Assim, nós magistrados temos de assumir parte da culpa pelo atraso na prestação jurisdicional. Insuficientes as motivações de más leis, de falta de estrutura, etc; prevalecem tais alegações, mas se o juiz cumprisse sua parte no sistema, certamente, o clamor público contra a instituição diminuiria. Quantas vezes o julgador tem condições de dirimir conflitos por meio de simples decisões! Faltam, em alguns, coragem para resistir às tentações das benesses oferecidas pelos poderosos em prejuízo do mais fraco.

O magistrado deve ter a certeza de que a reconsideração de uma decisão não é covardia, mas revisão de convicção, não admitida pelos teimosos que insistem em permanecer no erro para salvar as aparências; a humildade que deveria ser elementar, torna-se qualidade, dada a prática deste atributo por poucos.

Os juízos não são fábricas de injustiças

As pesquisas mostram a descrença do povo no Judiciário; este posicionamento não é isolado, mas conseqüência da desilusão do cidadão em todos os serviços prestados pelo poder público. A expectativa que se tem desses serviços é de eficiência, mas a prática mostra outro universo.

A litigiosidade contida cresce e o cidadão não entende a morosidade para solução de pequenas causas, desentendimentos do dia-a-dia. As boas práticas, a exemplo do sistema dos Juizados de Pequenas Causas, depois Juizados Especiais, são interrompidas pelo legislador ou até mesmo pelo operador do Direito. O parlamentar busca inovação para acomodar as pretensões de quem sustentou sua campanha política e inova mudando regras ainda não testadas; por outro lado, o julgador mantém a forma artesanal no trabalho e não absorve as alterações, porque convive melhor com as práticas mecânicas e tradicionais. Assim mudam-se as leis antes mesmo de se constatar seus resultados; assim, deixa-se de aplicar a lei, porque a tradição indica outro caminho.

A expressão eu te processo, em uso por ocasião da instalação dos Juizados de Pequenas Causas, Lei 7.244/84, perdeu força com a alteração de 1995, Lei 9.099, e posteriores mudanças, responsáveis pela acomodação da outra expressão mais conhecida e apreciada pelos poderosos: vá procurar seus direitos.

O juiz, no emaranhado de leis que traça seu procedimento, distancia-se do cidadão, sedento para receber o que lhe foi retirado pela violência do mais forte.

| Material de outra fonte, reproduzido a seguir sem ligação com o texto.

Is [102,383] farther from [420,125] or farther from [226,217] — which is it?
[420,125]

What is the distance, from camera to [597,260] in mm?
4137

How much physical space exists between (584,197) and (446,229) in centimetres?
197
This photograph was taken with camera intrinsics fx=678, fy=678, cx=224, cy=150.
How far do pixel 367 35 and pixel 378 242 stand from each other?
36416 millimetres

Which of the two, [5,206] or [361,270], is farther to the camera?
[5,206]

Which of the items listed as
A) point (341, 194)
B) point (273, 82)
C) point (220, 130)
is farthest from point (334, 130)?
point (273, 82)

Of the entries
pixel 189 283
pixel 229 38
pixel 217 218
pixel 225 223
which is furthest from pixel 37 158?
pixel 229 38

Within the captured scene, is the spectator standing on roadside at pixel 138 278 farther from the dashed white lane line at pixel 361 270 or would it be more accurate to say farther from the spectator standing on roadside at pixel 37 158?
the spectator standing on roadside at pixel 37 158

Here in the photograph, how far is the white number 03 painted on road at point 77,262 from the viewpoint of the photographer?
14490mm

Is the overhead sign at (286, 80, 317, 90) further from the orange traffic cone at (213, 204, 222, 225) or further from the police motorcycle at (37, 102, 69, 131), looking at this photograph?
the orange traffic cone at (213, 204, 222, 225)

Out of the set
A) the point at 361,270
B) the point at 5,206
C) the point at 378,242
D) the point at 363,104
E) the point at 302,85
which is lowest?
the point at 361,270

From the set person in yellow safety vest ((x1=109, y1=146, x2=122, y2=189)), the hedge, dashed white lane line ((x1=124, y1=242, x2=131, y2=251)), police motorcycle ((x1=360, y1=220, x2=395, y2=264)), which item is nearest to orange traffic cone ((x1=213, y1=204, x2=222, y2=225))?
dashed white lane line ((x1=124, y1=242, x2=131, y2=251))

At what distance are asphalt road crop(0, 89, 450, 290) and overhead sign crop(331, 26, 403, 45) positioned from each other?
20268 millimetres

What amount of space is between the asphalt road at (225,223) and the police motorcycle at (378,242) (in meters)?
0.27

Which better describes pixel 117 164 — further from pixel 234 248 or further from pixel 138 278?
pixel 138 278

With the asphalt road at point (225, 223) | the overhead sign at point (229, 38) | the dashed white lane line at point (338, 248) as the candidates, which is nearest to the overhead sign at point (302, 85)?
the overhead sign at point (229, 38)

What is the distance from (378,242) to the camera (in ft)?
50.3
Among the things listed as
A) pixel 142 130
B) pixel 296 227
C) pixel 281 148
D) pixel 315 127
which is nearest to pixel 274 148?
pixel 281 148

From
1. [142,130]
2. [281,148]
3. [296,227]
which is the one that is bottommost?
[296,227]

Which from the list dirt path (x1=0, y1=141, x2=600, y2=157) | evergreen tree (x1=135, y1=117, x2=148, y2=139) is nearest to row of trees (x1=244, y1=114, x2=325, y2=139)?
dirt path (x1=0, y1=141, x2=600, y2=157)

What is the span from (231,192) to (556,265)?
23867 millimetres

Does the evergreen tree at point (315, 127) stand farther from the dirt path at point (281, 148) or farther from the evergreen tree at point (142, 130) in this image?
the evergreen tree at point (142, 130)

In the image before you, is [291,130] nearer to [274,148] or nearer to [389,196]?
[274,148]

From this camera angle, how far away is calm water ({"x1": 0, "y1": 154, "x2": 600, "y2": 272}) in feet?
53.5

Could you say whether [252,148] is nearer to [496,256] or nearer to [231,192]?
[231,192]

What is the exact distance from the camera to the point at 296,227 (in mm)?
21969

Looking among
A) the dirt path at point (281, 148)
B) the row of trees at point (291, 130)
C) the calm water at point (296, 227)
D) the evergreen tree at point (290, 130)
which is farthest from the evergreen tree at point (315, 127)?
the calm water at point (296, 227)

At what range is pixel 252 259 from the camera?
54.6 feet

A incoincidência do Direito material com o Direito formal, a existência da verdade processual e da verdade real, a competência de um juízo para julgamento do povo e de outro para julgamento das autoridades; os privilégios conferidos ao Estado quando em demanda com o cidadão, a exemplo de prazos mais elásticos, de precatórios, tudo isto e muito mais, não é entendível pelo cidadão.

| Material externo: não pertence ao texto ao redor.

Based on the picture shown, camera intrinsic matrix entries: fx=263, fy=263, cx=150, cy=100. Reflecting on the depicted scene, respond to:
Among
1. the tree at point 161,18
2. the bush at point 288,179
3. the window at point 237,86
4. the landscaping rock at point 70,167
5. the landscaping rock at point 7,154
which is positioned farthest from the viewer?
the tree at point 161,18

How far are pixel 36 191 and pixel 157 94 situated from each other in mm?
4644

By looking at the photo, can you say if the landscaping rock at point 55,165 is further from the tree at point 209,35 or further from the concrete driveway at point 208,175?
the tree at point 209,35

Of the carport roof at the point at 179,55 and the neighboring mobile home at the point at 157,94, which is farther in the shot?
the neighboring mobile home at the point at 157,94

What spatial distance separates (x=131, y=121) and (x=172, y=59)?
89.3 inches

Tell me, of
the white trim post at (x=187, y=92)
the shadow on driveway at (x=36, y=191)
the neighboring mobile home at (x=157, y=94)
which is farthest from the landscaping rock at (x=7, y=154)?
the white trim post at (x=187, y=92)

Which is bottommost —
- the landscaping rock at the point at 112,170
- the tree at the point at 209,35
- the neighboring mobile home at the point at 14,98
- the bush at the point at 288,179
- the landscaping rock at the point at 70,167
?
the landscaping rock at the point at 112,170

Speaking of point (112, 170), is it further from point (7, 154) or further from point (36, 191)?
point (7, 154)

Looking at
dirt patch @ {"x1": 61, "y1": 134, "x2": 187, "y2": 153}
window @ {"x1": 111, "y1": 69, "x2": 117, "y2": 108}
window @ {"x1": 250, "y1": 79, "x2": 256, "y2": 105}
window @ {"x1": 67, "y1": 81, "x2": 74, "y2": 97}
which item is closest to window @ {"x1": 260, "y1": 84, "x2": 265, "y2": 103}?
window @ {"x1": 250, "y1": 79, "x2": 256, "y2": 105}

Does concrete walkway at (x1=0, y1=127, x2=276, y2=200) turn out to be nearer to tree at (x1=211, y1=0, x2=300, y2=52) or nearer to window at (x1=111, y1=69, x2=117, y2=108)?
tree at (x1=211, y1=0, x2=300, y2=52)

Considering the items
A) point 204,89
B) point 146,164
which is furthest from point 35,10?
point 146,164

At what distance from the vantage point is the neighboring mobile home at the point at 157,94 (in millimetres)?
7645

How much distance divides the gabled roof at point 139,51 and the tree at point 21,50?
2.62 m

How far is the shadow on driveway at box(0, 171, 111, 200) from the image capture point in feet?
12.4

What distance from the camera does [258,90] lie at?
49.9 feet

O futuro, entretanto mostra novo perfil do juiz, na expressão de Maurice Aydalot e Jacques Charpentier:

Não é proibido sonhar com o juiz do futuro: – cavalheiresco, hábil para sondar o coração humano enamorado da Ciência e da Justiça, ao mesmo tempo em que insensível às vaidades do cargo; arguto para descobrir as espertezas dos poderosos do dinheiro; informado das técnicas do mundo moderno, no ritmo desta era nuclear, onde as distâncias se apagam e as fronteiras se destroem, onde, enfim, as diferenças entre os homens logo serão simples e amargas lembranças do passado.